Return only the line that contains "How far is [195,269]" and each line after it, through the last line of the data below, copied exactly.

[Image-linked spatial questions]
▼

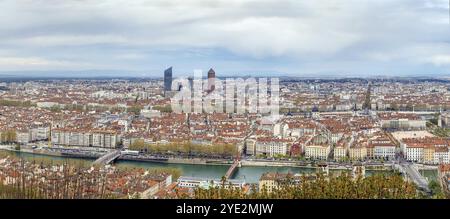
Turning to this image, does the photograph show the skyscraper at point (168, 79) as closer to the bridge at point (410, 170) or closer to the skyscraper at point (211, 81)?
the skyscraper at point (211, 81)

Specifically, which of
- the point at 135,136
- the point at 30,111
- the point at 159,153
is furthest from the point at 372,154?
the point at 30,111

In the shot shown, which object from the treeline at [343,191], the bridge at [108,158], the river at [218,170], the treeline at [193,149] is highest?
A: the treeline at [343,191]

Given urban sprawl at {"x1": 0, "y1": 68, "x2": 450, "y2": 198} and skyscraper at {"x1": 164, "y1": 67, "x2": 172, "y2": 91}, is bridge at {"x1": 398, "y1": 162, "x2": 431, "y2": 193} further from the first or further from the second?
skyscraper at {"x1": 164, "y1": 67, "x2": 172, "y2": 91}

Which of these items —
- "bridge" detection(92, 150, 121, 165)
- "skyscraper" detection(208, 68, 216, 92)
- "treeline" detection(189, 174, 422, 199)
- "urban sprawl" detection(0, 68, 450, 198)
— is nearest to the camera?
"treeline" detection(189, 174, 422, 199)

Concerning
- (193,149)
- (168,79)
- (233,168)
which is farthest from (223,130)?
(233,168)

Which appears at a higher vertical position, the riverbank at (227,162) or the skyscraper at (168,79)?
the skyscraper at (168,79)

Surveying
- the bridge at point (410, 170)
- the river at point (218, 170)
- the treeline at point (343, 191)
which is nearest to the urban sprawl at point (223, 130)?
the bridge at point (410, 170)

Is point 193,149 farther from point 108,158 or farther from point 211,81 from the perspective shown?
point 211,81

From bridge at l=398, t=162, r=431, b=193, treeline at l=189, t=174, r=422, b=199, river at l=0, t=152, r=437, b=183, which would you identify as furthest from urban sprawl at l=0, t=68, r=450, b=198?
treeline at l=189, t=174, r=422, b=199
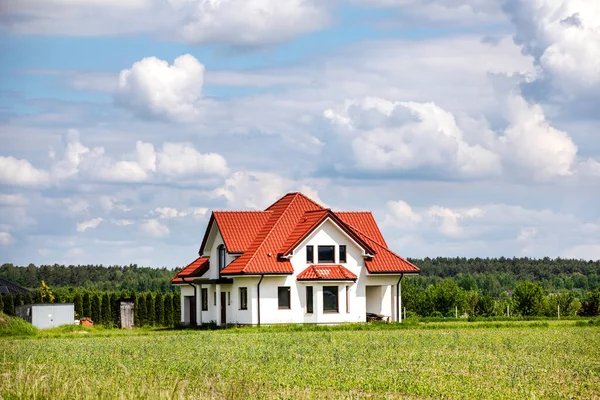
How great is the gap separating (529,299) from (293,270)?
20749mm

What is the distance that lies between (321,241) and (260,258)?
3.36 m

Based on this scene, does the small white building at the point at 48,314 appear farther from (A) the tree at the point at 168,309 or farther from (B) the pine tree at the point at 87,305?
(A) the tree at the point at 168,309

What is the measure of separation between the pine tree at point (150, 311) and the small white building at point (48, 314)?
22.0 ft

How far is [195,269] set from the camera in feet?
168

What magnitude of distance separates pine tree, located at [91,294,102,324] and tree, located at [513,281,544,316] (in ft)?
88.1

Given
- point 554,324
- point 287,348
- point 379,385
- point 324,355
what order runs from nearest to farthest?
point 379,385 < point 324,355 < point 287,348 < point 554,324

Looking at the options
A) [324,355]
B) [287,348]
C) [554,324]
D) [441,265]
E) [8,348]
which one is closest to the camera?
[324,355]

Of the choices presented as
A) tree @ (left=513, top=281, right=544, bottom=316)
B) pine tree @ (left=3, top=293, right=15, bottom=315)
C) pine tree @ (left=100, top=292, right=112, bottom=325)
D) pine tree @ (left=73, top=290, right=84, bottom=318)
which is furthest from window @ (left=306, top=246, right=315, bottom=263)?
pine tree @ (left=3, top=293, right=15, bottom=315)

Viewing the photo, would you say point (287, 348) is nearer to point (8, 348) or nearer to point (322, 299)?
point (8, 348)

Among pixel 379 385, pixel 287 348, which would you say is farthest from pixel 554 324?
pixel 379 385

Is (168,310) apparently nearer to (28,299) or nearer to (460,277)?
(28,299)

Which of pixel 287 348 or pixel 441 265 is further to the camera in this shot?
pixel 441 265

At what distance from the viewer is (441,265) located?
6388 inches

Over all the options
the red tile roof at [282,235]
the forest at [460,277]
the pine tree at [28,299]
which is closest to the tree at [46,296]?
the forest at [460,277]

▲

Correct result =>
How far is [195,269] set from the camera in feet?
168

What magnitude of distance separates pine tree, located at [91,294,102,324] and tree, located at [513,281,544,316] (in ft)?
88.1

Given
- point 554,324
- point 287,348
- point 379,385
- point 324,355
what order runs from nearest to farthest?
point 379,385 < point 324,355 < point 287,348 < point 554,324

Looking at the options
A) [324,355]
B) [287,348]
C) [554,324]
D) [441,265]
E) [8,348]
which one is closest to the camera?
[324,355]

Of the choices presented as
A) tree @ (left=513, top=281, right=544, bottom=316)
B) pine tree @ (left=3, top=293, right=15, bottom=315)
C) pine tree @ (left=100, top=292, right=112, bottom=325)
D) pine tree @ (left=73, top=290, right=84, bottom=318)
which is furthest from window @ (left=306, top=246, right=315, bottom=263)?
pine tree @ (left=3, top=293, right=15, bottom=315)

Viewing the photo, would you say point (287, 348) is nearer to point (8, 348) or nearer to point (322, 299)?
point (8, 348)

Among pixel 379 385, pixel 287 348, which would you say is farthest from pixel 554 324?
pixel 379 385

Is (168,310) apparently nearer to (28,299) or nearer to (460,277)?
(28,299)

Which of pixel 287 348 or pixel 441 265 is further to the camera in this shot?
pixel 441 265

At what distance from the viewer is (441,265) located?
6388 inches

Over all the options
the red tile roof at [282,235]
the forest at [460,277]
the pine tree at [28,299]
which is closest to the tree at [46,296]?
the forest at [460,277]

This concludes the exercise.